WHAT TO DO: Find every line in the listing below that contains the word "Which", matching case exactly, and copy each of those lines.

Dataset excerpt
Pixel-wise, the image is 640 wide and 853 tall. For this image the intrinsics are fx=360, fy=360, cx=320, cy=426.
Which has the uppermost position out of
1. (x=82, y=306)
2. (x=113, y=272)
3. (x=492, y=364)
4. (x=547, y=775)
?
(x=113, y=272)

--

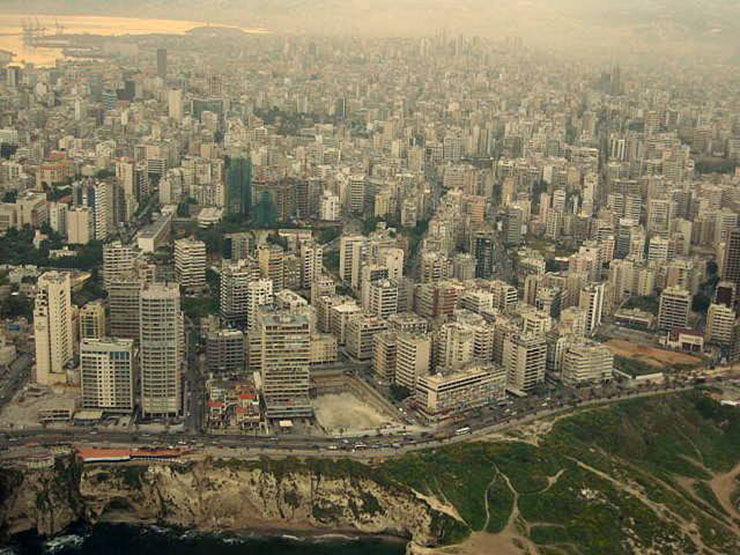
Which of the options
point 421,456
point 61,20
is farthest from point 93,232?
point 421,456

RESULT OF THE EXERCISE:
Which has the uppermost position out of
Which of the options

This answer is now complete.